Un ex-employé de la banque genevoise a été mis en examen jeudi dans le cadre de l’enquête sur le blanchiment de 109 millions de dollars par trois clients russes en 2011.
Nouveau rebondissement dans l’affaire des trois Russes et de leur magot de 109 millions partagé en liquide dans les locaux de la banque Bordier en mars 2011. S. G. , 37 ans, ancien gérant de fortune spécialisé sur le marché russe, a été inculpé jeudi pour «défaut de vigilance en matière d’opérations financières», a appris «Le Matin Dimanche».
Cette mise en examen intervient un peu plus d’un mois après la libération d’un des trois traders à l’origine d’une vaste fraude boursière conduite au détriment de la filiale de la banque russe Otkritie à Londres. Serguey Kondratyuk, 33 ans, était le seul membre du trio à avoir fini sous les verrous. Il a plaidé coupable en procédure accélérée devant le Tribunal correctionnel de Genève le 20 avril dernier. La question est depuis lors sur toutes les lèvres: qu’a pu raconter l’ancien trader au procureur Tappolet en échange de sa libération accélérée? A-t-il «chargé» ses anciens banquiers? Le juge en charge du dossier, Marc Tappolet, n’a pas souhaité faire de commentaire.
Bordier avait licencié S. G. dès l’éclatement de l’affaire, fin 2011. Une plainte aux Prud’hommes s’était soldée par une transaction à l’amiable. En privé, le jeune homme s’estimait «plutôt satisfait» de cette solution. Grégoire Bordier avait déclaré que ce licenciement n’avait rien à voir avec l’épisode des trois Russes. L’inculpation pénale de S. G. pourrait mettre en péril cet équilibre.

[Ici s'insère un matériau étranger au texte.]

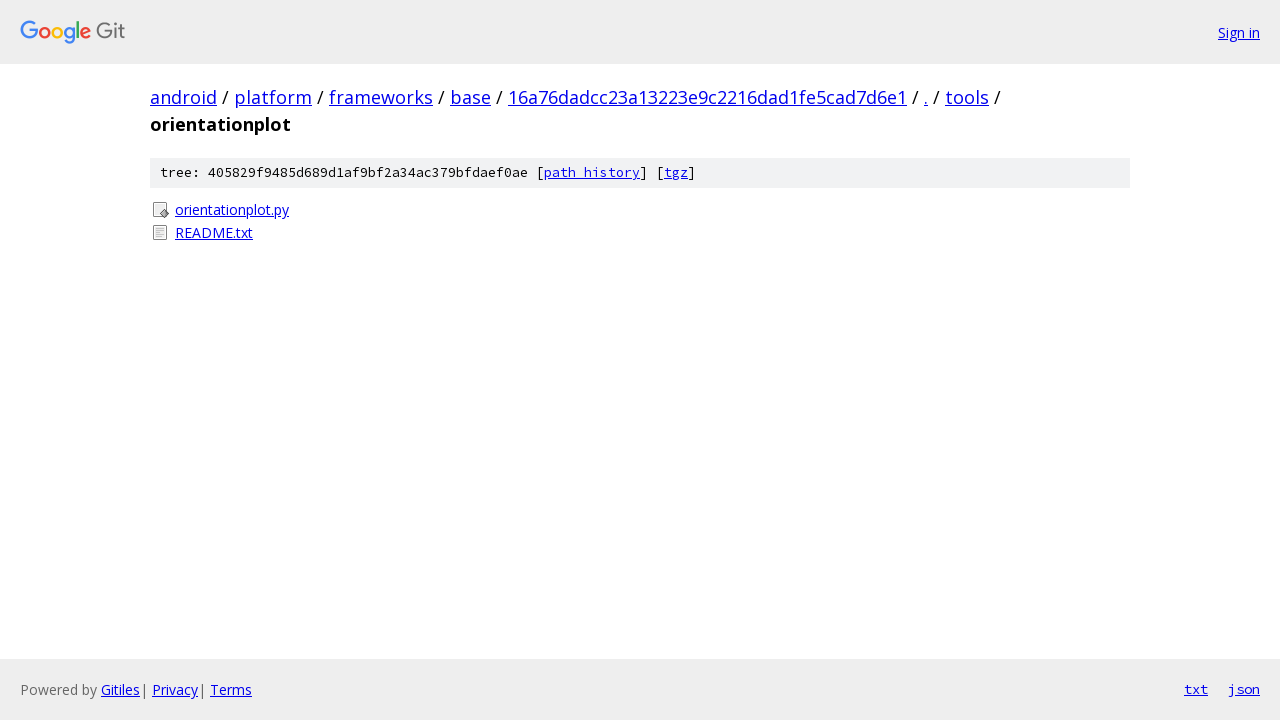

--- FILE ---
content_type: text/html; charset=utf-8
request_url: https://android.googlesource.com/platform/frameworks/base/+/16a76dadcc23a13223e9c2216dad1fe5cad7d6e1/tools/orientationplot/
body_size: 754
content:
<!DOCTYPE html><html lang="en"><head><meta charset="utf-8"><meta name="viewport" content="width=device-width, initial-scale=1"><title>tools/orientationplot - platform/frameworks/base - Git at Google</title><link rel="stylesheet" type="text/css" href="/+static/base.css"><!-- default customHeadTagPart --></head><body class="Site"><header class="Site-header"><div class="Header"><a class="Header-image" href="/"><img src="//www.gstatic.com/images/branding/lockups/2x/lockup_git_color_108x24dp.png" width="108" height="24" alt="Google Git"></a><div class="Header-menu"> <a class="Header-menuItem" href="https://accounts.google.com/AccountChooser?faa=1&amp;continue=https://android.googlesource.com/login/platform/frameworks/base/%2B/16a76dadcc23a13223e9c2216dad1fe5cad7d6e1/tools/orientationplot">Sign in</a> </div></div></header><div class="Site-content"><div class="Container "><div class="Breadcrumbs"><a class="Breadcrumbs-crumb" href="/?format=HTML">android</a> / <a class="Breadcrumbs-crumb" href="/platform/">platform</a> / <a class="Breadcrumbs-crumb" href="/platform/frameworks/">frameworks</a> / <a class="Breadcrumbs-crumb" href="/platform/frameworks/base/">base</a> / <a class="Breadcrumbs-crumb" href="/platform/frameworks/base/+/16a76dadcc23a13223e9c2216dad1fe5cad7d6e1">16a76dadcc23a13223e9c2216dad1fe5cad7d6e1</a> / <a class="Breadcrumbs-crumb" href="/platform/frameworks/base/+/16a76dadcc23a13223e9c2216dad1fe5cad7d6e1/">.</a> / <a class="Breadcrumbs-crumb" href="/platform/frameworks/base/+/16a76dadcc23a13223e9c2216dad1fe5cad7d6e1/tools">tools</a> / <span class="Breadcrumbs-crumb">orientationplot</span></div><div class="TreeDetail"><div class="u-sha1 u-monospace TreeDetail-sha1">tree: 405829f9485d689d1af9bf2a34ac379bfdaef0ae [<a href="/platform/frameworks/base/+log/16a76dadcc23a13223e9c2216dad1fe5cad7d6e1/tools/orientationplot">path history</a>] <span>[<a href="/platform/frameworks/base/+archive/16a76dadcc23a13223e9c2216dad1fe5cad7d6e1/tools/orientationplot.tar.gz">tgz</a>]</span></div><ol class="FileList"><li class="FileList-item FileList-item--executableFile" title="Executable file - orientationplot.py"><a class="FileList-itemLink" href="/platform/frameworks/base/+/16a76dadcc23a13223e9c2216dad1fe5cad7d6e1/tools/orientationplot/orientationplot.py">orientationplot.py</a></li><li class="FileList-item FileList-item--regularFile" title="Regular file - README.txt"><a class="FileList-itemLink" href="/platform/frameworks/base/+/16a76dadcc23a13223e9c2216dad1fe5cad7d6e1/tools/orientationplot/README.txt">README.txt</a></li></ol></div></div> <!-- Container --></div> <!-- Site-content --><footer class="Site-footer"><div class="Footer"><span class="Footer-poweredBy">Powered by <a href="https://gerrit.googlesource.com/gitiles/">Gitiles</a>| <a href="https://policies.google.com/privacy">Privacy</a>| <a href="https://policies.google.com/terms">Terms</a></span><span class="Footer-formats"><a class="u-monospace Footer-formatsItem" href="?format=TEXT">txt</a> <a class="u-monospace Footer-formatsItem" href="?format=JSON">json</a></span></div></footer></body></html>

Signe d’un changement de stratégie, S. G. a fait appel depuis jeudi aux services d’un nouvel avocat. Il sera désormais représenté par Marc Bonnant. Ce dernier avertit d’emblée: son client n’a aucune intention de jouer les fusibles. «Si la tentation de la justice était d’imputer à un seul employé subalterne ce qui était, par hypothèse, un comportement délictueux vu, su et conçu par sa hiérarchie, je ne me résignerai pas à ce que l’on fît de mon client la seule cible de l’enquête», prévient le ténor du barreau.
«Nous ne faisons pas de commentaire au sujet d’une inculpation dans une affaire dans laquelle nous ne sommes que témoins», indique Nicolas Terrier, chef du service juridique de Bordier. Grégoire Bordier, qui a déjà été entendu à quatre reprises par le procureur Tappolet, sera à nouveau convoqué dans les prochaines semaines.
L’associé devra notamment expliquer comment un des Russes, Ruslan Pinaev, est parvenu à vider une dizaine de millions de dollars de son compte chez Bordier, en liquide et par des achats de bijoux, alors que les soupçons s’accumulaient contre le trio.
Selon nos informations, S. G. se serait opposé à ces retraits suspects, avant que Grégoire Bordier ne les autorise en partie suite à un appel de l’avocat genevois de Ruslan Pinaev. La banque avait finalement dénoncé ses trois clients au Bureau de communication en matière de blanchiment d’argent (MROS) quelques jours plus tard. Serguey Kondratyuk s’était fait pincer à l’aéroport de Zurich, mais son comparse Ruslan Pinaev avait pu fuir avant lui. Ce dernier est aujourd’hui réfugié en Israël, d’où il coopère avec la justice genevoise.